I don’t recognize any of these people or the movies they’re in.
Okay, that’s an exaggerration. I recognized three of the Best Picture nominations, but I thought they were books. I recognized three of the Best Actor nominees, but not the winner; for Best Actress, I recognized only the winner.
On Supporting Actor I do a little better. There’s only one guy I don’t know. He’s also the only one under 50. (Actually, he’s under 30, but who’s counting?) Supporting Actress, however, I’m 0 for 5.
I guess the lesson here is, if you’re an Oscar-nominated actress and want to feel anonymous, come hang out with me.
Even the animated films are pretty much a blur, probably because my daughter is ridiculously sensitive to intensity in films. I sat her down with an episode of Wild Kratts once (a PBS show, which you’d think would be safe) and five minutes later she’s running upstairs crying and screaming, “Mommy! This is the worst thing that’s ever happened to me! Mommy! The baby sperm whale! How will it find its mother now?” So, we don’t go to many films with her. I recognized Kung Fu Panda 2 because I’d heard of Kung Fu Panda 1, and I know about Rango because I think they referenced it on The Tudors (or maybe The Office. It was something I watched on Netflix when I should have been sleeping).
For the most part, I don’t mind. I feel a little uncomfortable in the knowledge that I couldn’t hold my own in a game of “Six Degrees of Kevin Bacon” anymore (even though just ten years ago I totally killed at it; it was my claim to fame), but watching movies just hasn’t been my priority since I became a mom almost seven years. Since my daughter was born, I’ve watched three movies in the theater: Dark Knight, Inception, and Harry Potter 7.1. The only movies I really feel a desire to watch are those that involve Chris Nolan (because I love the cerebral-action-thriller thing he does) and/or Christian Bale (because he’s, you know…hot).

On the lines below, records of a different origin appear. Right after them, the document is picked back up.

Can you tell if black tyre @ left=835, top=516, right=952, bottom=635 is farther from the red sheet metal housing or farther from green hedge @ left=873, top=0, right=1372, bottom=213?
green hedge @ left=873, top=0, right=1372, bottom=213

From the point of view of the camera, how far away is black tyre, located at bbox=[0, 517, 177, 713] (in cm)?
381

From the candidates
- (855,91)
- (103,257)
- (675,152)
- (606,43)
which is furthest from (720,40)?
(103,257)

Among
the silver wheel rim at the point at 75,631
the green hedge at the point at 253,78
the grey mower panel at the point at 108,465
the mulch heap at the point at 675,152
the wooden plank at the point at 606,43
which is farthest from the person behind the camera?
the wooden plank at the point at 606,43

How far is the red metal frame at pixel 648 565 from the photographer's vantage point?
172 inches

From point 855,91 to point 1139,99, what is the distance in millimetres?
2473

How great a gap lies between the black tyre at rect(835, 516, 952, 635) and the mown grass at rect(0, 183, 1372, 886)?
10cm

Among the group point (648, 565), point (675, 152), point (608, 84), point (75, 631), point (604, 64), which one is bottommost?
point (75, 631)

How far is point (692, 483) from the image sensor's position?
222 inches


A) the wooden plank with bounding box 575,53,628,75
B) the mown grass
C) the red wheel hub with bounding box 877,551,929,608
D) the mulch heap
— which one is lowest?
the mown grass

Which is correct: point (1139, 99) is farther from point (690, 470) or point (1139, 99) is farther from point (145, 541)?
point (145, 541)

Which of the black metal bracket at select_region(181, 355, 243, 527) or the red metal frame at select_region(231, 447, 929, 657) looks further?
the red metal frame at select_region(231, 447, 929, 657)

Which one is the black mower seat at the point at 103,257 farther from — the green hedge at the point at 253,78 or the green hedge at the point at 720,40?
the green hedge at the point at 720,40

My movie viewing has really taken a hit along with the demise of the video store. I used to go into the little locally owned shop near our apartment in North Carolina and just pick out whatever was on their “cult classics” rack. (A Boy and His Dog, anyone? It stars Don Johnson, so it’s got to be good.)
After my daughter was born, I sprang for the $8 monthly fee for the 1-DVD option on Netflix and watched some great films I’d never heard of, like Murderball about the world of quad(riplegic) rugby. I’m too cheap to spring for the DVD option on Netflix now and too impatient to wait for movies from the library and too likely to fall asleep to go to the theater. So, my movie options are limited, even if I were willing to forego sleep and free time to watch films.
Complicating matters, I find myself less able to focus on movies and TV shows in the past couple of years. I really think one’s brain has to be trained for extended video viewing (longer than about 45 minutes). I can read a novel or a memoir for twelve hours at a stretch if given the opportunity (actually, in twelve hours, I can probably read two novels, maybe two-and-a-half), but a two-hour movie is largely beyond my abilities anymore.
So, I guess I just need to get used to being in the dark about current movies unless they talk about them on NPR. At least my kids will have a very good reason to think I’m a total dork when they reach their teenage years.
I wonder if my daughter’s favorite show will still be “Wait, Wait Don’t Tell Me” when she’s an adolescent. If so, there might be some hope for me. My kids, my husband, and I can all be weird together.